[AIM] Rewrite the data below, swapping "kite canopy" for "kite wing" everywhere it appears and leaving everything else the same.

■ ■ ■

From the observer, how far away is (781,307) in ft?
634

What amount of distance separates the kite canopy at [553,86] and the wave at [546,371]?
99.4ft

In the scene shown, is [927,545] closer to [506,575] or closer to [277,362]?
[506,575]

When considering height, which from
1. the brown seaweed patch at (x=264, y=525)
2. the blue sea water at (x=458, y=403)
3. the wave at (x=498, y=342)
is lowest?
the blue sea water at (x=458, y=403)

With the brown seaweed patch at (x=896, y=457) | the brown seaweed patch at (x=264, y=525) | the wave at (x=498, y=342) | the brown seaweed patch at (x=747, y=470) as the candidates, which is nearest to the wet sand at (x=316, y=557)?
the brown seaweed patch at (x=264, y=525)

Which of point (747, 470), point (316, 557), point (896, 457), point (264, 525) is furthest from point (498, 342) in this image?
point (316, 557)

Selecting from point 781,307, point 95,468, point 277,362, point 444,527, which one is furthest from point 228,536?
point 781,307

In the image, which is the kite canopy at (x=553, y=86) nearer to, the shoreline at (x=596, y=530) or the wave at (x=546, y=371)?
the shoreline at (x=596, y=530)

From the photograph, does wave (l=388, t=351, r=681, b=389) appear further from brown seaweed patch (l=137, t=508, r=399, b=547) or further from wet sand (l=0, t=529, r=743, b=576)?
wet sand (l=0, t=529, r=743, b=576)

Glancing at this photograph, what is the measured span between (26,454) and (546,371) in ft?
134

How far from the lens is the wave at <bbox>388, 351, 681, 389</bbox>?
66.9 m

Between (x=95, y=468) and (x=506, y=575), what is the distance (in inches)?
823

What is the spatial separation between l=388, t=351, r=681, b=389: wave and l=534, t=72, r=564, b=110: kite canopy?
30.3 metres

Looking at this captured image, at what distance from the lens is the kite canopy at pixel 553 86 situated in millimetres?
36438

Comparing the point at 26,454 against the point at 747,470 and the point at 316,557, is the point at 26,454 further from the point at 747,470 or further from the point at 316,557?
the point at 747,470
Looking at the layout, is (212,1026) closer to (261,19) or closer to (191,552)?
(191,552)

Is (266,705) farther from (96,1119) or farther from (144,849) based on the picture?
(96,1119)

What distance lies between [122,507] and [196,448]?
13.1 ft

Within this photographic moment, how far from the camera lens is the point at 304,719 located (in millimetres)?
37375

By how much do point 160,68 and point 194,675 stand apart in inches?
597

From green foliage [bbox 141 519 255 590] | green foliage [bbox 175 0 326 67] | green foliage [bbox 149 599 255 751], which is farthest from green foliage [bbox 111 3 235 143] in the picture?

■ ■ ■

[TASK RESPONSE]
From the observer, how far away is (781,307) in ft?
634

What amount of distance separates the kite wing at [553,86] and the wave at [546,371]?
99.4ft

In the scene shown, is [927,545] closer to [506,575] or closer to [277,362]?
[506,575]

When considering height, which from
1. the brown seaweed patch at (x=264, y=525)
2. the blue sea water at (x=458, y=403)
3. the wave at (x=498, y=342)
is lowest?
the blue sea water at (x=458, y=403)

With the brown seaweed patch at (x=896, y=457) | the brown seaweed patch at (x=264, y=525) | the wave at (x=498, y=342) | the brown seaweed patch at (x=747, y=470) as the candidates, which is nearest to the wet sand at (x=316, y=557)?
the brown seaweed patch at (x=264, y=525)

Which of point (747, 470), point (316, 557), point (896, 457), point (264, 525) is furthest from point (498, 342) in this image?
point (316, 557)

Selecting from point 781,307, point 95,468, point 277,362, point 444,527, which one is furthest from point 228,536?
point 781,307

In the image, which is the kite wing at (x=553, y=86) nearer to, the shoreline at (x=596, y=530) or the wave at (x=546, y=371)?
the shoreline at (x=596, y=530)

From the photograph, does wave (l=388, t=351, r=681, b=389) appear further from brown seaweed patch (l=137, t=508, r=399, b=547) or further from wet sand (l=0, t=529, r=743, b=576)?
wet sand (l=0, t=529, r=743, b=576)

Glancing at this photograph, what is the measured span between (26,454) and (546,371) in ft?
134

How far from the lens is the wave at <bbox>388, 351, 681, 389</bbox>?
66.9 m

Between (x=95, y=468) and (x=506, y=575), what is the distance (in inches)?
823

What is the spatial separation between l=388, t=351, r=681, b=389: wave and l=534, t=72, r=564, b=110: kite wing?
30.3 metres

Looking at this captured image, at what distance from the lens is the kite wing at pixel 553 86 situated in millimetres?
36438

Comparing the point at 26,454 against the point at 747,470 and the point at 316,557, is the point at 26,454 further from the point at 747,470 or further from the point at 316,557?
the point at 747,470
Looking at the layout, is (212,1026) closer to (261,19) or closer to (191,552)?
(191,552)

Is (266,705) farther from (96,1119) or farther from (144,849) based on the picture?
(96,1119)

What distance lies between [122,507] and [196,448]?
13.1 ft

Within this photographic moment, how far from the camera lens is the point at 304,719 located (in millimetres)?
37375

By how much do point 160,68 and point 194,675 stand apart in inches?
597

From green foliage [bbox 141 519 255 590] | green foliage [bbox 175 0 326 67] | green foliage [bbox 149 599 255 751], which is farthest from green foliage [bbox 111 3 235 143] in the picture?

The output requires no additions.